For this recent catalog release, scientists reprocessed all of Kepler’s observational data from its first four years — a final search on the mission’s part, Thompson says.

“But people will continue to use these results and the data and keep finding new gems in it,” she adds. “I don’t think Kepler is done at all in that way.”

Finding potentially habitable worlds

Thompson explains that the Kepler Space Telescope works like a big bucket for starlight.

“We’re just measuring how bright the stars are,” she says. “And what we’re looking for is the planet passing in front of the star, and that causes the star to just suddenly look a little bit dimmer for just an hour or two or maybe up to 12 hours.”

Once scientists have observed a star’s light dim several times in this way, they can call it a planet candidate, Thompson says.

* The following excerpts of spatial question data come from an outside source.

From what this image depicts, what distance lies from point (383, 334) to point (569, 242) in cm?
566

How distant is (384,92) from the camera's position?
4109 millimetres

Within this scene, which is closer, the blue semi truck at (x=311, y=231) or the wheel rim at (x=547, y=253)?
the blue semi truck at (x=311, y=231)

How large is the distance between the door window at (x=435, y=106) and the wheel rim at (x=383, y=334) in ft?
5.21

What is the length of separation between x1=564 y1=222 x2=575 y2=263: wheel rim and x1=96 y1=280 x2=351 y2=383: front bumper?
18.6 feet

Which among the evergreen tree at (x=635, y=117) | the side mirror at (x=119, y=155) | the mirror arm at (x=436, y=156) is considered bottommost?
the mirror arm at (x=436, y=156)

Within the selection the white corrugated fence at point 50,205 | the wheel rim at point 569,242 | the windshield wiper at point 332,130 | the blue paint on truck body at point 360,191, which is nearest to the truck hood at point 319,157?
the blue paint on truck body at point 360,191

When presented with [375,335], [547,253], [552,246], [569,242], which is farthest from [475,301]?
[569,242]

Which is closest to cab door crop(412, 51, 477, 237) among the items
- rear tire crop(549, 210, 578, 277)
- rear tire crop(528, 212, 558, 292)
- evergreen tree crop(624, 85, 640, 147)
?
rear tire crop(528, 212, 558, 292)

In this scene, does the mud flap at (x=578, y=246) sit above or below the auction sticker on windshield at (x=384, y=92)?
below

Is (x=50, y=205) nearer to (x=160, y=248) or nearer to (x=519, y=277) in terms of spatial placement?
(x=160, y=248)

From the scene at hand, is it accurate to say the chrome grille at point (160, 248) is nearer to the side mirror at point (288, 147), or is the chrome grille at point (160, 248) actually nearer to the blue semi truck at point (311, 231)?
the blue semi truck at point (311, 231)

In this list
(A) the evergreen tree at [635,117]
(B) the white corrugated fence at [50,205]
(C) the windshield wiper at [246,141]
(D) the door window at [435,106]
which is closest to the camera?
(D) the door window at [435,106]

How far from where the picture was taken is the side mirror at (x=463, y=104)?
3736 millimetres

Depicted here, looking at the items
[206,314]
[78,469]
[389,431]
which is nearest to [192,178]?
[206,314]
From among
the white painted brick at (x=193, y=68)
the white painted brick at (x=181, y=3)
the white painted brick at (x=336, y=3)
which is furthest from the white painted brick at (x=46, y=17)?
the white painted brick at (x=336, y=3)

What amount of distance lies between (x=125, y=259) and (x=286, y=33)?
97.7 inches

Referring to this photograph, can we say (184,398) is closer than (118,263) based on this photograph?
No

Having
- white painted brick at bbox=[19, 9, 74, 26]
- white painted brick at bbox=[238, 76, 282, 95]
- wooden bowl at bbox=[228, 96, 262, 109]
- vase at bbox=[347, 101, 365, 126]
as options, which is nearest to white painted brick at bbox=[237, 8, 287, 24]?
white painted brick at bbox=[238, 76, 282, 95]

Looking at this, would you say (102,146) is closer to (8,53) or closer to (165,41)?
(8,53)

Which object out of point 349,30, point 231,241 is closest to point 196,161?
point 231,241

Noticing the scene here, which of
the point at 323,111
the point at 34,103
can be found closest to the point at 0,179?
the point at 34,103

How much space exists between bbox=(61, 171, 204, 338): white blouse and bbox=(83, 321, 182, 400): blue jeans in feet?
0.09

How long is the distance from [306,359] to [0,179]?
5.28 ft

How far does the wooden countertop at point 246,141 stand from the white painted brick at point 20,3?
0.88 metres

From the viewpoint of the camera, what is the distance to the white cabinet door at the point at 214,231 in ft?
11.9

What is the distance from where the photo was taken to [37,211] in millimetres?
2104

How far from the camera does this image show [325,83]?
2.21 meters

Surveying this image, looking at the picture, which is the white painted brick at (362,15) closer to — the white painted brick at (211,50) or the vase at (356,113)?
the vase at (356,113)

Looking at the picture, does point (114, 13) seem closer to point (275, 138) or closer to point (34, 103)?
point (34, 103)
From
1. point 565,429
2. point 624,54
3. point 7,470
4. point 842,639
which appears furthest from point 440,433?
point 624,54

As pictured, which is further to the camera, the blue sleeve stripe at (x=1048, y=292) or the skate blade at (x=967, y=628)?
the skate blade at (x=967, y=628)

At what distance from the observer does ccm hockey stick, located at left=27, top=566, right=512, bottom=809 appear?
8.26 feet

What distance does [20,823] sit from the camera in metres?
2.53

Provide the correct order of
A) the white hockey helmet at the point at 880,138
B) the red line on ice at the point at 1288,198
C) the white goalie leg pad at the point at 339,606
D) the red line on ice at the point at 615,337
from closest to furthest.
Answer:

But there are many more planets out there than we’ve observed using this method, she adds — more planets than there are stars, even.

“So, we only see about — for sunlike stars — something like 1 in 200,” she says. “So, that means that for every [planet] that we see, there’s 200 more out there that we didn’t see.”

The Kepler telescope offers only early signs of a planet’s potential habitability — like its size or distance from its star. But even that information can give scientists clues about which exoplanets deserve a closer look.

“We’re picking the ones that are most similar to the Earth because the Earth is the only place we know has life right now,” Thompson says.

“So, we pick those that show that they’re about the same size as the Earth, so we believe there might be a surface that you could actually stand on. And we hope that these planets, therefore, can hold an atmosphere, as well, but we don’t know that.

“And then we are also picking those that are the right distance away from the star. So, it’s at just the right temperature.”

Now, the Kepler telescope is on another mission in space as K2, gathering data along the Earth’s ecliptic. “That’s the part of the sky that has your zodiac symbols in it,” Thompson says. The telescope is still looking for exoplanets, but that’s not all. “It’s also doing a whole bunch of other types of astrophysics, from supernova down to asteroids,” she says.

Meanwhile, the James Webb Space Telescope is set to launch in 2018. The powerful infrared scope will help us further explore exoplanet habitability.

“In terms of exoplanets, what people are hoping to use it for is to start to actually measure the atmospheres of some of these exoplanets,” Thompson says.

“So, it’s not trying to find the exoplanets but study them further. Can we figure out, is there oxygen, for instance, on the surface of one of these planets?”

This article is based on an interview that aired on PRI's Science Friday with Ira Flatow.